# Exercise brief
Starting at the line that contains "family: Soricidae", repeat each line exactly through the last line of the listing, and repeat nothing else.

Data supplied section start

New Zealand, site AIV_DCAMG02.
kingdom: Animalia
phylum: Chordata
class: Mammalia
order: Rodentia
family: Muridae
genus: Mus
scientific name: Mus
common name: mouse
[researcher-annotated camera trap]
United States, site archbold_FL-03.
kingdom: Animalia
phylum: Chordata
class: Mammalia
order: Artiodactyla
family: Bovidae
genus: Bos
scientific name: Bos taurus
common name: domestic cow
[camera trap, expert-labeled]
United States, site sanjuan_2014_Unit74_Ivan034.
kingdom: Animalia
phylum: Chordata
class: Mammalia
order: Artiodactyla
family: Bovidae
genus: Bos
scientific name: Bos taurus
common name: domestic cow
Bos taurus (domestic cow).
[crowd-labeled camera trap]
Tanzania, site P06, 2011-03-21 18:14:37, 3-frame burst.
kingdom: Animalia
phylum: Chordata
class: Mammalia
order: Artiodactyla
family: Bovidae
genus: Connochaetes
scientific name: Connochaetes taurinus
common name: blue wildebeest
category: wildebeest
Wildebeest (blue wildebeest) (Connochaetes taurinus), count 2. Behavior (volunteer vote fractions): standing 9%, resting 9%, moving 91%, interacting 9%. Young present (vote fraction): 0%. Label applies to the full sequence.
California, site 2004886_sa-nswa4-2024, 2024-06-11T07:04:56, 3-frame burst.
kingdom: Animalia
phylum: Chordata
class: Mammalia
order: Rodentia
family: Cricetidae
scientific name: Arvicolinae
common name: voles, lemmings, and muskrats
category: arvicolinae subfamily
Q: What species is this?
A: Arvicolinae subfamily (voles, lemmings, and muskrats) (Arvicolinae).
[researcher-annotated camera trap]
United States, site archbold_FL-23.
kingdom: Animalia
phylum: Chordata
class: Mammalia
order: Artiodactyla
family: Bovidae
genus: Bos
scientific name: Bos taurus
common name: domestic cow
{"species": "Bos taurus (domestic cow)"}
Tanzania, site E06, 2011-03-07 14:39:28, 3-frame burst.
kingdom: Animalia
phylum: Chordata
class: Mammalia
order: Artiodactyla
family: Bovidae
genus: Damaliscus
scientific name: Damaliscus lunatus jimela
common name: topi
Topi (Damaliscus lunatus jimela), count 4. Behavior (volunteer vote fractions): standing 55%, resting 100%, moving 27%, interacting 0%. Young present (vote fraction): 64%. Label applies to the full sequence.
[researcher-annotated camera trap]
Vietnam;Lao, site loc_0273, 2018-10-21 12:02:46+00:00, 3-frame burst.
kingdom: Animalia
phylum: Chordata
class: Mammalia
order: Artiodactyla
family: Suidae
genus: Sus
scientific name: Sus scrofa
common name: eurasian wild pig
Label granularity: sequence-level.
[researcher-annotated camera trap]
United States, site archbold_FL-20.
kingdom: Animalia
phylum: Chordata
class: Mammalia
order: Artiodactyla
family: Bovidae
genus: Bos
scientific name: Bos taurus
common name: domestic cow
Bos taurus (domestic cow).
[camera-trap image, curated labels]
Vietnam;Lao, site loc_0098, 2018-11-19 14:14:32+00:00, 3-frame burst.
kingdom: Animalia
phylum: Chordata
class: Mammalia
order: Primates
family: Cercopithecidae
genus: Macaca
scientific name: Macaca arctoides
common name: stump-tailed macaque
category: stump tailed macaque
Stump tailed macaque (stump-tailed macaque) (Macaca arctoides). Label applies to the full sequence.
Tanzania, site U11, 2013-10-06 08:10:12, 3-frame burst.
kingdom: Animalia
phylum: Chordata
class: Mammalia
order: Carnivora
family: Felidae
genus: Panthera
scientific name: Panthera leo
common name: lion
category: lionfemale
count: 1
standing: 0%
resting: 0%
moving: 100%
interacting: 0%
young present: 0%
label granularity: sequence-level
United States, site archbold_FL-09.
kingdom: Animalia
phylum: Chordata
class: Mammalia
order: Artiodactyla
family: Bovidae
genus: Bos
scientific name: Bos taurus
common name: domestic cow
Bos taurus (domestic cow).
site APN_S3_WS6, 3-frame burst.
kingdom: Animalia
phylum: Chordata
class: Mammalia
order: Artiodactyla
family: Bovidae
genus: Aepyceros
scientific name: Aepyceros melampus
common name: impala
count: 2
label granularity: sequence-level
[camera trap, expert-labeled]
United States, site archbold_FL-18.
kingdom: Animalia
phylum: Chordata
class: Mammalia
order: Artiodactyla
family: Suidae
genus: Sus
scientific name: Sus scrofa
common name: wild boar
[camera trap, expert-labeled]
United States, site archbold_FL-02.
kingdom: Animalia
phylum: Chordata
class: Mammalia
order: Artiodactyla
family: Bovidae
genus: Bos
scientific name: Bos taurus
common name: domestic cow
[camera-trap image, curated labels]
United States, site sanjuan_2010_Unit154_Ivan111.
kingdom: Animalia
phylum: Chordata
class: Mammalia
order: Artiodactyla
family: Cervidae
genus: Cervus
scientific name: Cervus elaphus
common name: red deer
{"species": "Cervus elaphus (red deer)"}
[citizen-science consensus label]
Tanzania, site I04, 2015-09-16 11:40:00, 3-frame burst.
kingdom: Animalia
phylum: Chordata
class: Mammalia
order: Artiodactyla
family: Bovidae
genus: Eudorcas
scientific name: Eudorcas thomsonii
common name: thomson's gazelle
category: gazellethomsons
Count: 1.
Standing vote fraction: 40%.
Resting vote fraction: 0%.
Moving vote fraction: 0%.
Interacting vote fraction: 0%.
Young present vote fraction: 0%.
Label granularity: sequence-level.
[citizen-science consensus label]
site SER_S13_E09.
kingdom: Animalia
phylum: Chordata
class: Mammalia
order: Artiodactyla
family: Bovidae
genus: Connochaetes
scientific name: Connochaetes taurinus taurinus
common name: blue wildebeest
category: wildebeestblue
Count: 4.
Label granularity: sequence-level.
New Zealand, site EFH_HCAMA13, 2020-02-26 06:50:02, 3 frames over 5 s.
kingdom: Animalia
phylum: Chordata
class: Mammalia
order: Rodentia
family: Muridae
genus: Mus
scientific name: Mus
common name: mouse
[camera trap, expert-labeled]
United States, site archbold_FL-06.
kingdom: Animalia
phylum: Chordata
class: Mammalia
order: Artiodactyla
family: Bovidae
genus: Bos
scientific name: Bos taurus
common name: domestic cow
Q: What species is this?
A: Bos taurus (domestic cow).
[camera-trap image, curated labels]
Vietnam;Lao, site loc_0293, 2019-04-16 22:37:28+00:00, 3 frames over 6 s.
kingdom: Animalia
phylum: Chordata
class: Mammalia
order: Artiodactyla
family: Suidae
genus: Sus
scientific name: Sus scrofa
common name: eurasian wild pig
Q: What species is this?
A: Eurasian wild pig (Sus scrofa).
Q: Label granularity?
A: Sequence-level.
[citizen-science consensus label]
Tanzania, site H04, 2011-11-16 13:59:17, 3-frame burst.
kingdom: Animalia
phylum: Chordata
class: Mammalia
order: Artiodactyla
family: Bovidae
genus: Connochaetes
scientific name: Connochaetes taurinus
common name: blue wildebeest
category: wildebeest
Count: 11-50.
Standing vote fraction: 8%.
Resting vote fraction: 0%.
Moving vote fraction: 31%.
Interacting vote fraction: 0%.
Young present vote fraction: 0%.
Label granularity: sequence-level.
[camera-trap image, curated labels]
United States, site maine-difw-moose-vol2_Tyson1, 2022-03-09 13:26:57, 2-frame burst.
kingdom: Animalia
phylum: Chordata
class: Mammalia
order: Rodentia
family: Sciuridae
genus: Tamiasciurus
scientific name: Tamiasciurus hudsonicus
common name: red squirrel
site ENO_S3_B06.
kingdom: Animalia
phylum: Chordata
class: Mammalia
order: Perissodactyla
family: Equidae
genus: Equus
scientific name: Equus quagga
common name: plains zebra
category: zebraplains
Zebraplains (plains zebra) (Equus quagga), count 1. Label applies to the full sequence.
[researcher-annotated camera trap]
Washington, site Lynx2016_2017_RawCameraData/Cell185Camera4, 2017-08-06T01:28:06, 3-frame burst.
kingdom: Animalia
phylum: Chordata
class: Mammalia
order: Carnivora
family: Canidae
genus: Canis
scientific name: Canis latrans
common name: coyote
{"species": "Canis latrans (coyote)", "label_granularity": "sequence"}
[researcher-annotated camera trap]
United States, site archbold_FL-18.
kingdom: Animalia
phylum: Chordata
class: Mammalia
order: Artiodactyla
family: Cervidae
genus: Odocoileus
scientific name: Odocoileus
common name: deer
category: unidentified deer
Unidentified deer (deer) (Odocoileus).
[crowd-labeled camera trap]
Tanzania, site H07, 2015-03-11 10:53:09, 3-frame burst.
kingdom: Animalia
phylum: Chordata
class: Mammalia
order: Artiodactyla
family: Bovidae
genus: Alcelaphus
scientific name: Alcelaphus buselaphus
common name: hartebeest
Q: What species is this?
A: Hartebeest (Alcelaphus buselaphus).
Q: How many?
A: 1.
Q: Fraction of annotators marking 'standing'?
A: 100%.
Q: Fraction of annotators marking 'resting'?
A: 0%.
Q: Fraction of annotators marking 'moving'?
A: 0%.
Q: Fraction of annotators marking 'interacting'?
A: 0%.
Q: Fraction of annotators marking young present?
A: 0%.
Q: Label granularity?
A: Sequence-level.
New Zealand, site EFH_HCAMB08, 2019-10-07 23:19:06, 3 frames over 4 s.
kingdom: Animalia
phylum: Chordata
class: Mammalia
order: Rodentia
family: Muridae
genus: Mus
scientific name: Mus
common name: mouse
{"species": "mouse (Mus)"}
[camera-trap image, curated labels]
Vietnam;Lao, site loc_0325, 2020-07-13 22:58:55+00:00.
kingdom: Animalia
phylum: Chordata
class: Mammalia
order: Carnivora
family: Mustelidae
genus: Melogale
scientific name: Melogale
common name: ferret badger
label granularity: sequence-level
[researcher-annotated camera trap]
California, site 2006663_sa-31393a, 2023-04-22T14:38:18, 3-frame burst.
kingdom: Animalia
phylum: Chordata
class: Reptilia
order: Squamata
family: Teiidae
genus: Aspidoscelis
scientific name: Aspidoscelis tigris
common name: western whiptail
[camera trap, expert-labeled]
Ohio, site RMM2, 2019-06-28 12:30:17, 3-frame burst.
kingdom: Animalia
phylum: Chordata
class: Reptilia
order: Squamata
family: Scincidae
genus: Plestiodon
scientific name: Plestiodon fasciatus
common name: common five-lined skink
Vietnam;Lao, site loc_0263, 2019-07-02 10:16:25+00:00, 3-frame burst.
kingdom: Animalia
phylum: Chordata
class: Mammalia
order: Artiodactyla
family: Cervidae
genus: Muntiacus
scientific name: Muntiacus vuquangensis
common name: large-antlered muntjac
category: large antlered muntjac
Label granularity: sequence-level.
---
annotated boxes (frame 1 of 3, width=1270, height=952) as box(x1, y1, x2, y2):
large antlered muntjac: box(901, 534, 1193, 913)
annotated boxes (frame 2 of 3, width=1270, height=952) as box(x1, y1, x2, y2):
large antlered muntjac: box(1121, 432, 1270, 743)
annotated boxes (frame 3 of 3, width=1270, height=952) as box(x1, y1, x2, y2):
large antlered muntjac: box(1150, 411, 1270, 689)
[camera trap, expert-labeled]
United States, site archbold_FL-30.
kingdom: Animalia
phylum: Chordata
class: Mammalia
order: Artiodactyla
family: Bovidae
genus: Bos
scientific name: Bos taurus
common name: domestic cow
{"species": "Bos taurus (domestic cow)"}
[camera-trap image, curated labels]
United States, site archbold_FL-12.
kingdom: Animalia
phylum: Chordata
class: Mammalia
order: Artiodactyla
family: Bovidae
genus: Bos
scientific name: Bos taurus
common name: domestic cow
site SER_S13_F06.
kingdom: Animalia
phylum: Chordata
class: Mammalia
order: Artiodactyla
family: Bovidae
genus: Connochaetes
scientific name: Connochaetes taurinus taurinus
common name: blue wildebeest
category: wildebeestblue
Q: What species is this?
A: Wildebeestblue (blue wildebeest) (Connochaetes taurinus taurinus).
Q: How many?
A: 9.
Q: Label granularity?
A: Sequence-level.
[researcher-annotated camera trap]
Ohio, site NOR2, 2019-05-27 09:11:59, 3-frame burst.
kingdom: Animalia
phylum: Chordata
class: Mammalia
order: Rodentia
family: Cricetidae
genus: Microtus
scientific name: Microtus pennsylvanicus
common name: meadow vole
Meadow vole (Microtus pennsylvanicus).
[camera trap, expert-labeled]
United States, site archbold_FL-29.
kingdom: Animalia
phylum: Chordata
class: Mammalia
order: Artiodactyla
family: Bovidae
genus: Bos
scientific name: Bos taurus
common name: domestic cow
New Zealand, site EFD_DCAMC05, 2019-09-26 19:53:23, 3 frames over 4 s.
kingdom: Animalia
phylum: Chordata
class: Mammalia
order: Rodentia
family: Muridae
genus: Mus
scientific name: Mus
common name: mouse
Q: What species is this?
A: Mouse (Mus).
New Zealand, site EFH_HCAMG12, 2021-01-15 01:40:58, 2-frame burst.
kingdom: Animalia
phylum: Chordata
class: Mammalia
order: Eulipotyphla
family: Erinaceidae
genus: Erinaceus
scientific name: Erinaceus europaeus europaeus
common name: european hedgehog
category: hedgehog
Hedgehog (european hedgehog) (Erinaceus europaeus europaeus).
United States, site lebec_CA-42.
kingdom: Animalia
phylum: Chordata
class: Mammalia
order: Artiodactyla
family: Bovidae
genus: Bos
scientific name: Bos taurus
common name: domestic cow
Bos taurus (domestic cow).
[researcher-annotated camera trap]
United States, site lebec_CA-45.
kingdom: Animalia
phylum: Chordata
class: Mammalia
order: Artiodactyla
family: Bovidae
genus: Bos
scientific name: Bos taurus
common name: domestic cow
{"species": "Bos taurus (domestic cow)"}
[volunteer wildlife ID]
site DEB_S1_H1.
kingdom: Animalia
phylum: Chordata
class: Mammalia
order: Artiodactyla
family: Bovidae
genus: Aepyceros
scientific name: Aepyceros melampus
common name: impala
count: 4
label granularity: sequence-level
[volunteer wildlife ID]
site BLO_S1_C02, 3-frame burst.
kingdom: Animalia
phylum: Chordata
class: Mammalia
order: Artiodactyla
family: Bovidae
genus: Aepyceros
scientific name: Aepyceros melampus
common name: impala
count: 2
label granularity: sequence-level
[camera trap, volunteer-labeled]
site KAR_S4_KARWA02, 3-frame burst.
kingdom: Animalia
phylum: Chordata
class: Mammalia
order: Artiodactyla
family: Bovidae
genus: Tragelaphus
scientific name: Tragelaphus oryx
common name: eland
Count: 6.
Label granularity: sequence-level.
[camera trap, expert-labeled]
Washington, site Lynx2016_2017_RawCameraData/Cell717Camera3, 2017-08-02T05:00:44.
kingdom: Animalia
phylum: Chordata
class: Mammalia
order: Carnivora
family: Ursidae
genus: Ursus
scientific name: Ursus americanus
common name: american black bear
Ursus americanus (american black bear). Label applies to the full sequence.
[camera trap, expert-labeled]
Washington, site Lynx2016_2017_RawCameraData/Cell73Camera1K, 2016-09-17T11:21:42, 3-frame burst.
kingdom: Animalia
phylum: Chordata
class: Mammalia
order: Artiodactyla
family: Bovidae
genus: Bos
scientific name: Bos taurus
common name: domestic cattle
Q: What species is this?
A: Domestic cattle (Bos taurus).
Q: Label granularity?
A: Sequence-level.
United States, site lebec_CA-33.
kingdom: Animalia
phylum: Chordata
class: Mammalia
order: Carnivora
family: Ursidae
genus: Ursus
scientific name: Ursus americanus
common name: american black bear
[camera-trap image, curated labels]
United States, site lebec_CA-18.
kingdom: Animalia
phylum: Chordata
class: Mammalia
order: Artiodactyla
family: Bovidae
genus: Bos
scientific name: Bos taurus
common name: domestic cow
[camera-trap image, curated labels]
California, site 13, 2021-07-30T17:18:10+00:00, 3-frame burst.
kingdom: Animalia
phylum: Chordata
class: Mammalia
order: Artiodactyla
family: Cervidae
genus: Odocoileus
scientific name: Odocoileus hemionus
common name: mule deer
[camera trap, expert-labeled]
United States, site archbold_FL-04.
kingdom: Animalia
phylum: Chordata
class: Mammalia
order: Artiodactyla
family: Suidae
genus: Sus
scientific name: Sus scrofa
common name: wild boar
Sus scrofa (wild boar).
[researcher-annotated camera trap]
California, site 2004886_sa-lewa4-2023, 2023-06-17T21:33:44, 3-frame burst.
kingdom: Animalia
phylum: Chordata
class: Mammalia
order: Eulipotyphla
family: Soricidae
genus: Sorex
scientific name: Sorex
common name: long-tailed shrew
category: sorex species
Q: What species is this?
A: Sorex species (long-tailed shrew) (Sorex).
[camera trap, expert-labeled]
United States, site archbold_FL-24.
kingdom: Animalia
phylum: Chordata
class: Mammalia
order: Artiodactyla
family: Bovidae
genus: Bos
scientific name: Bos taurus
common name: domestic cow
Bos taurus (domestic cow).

Data supplied section end

# Answer section
family: Soricidae
genus: Sorex
scientific name: Sorex
common name: long-tailed shrew
category: sorex species
Q: What species is this?
A: Sorex species (long-tailed shrew) (Sorex).
[camera trap, expert-labeled]
United States, site archbold_FL-24.
kingdom: Animalia
phylum: Chordata
class: Mammalia
order: Artiodactyla
family: Bovidae
genus: Bos
scientific name: Bos taurus
common name: domestic cow
Bos taurus (domestic cow).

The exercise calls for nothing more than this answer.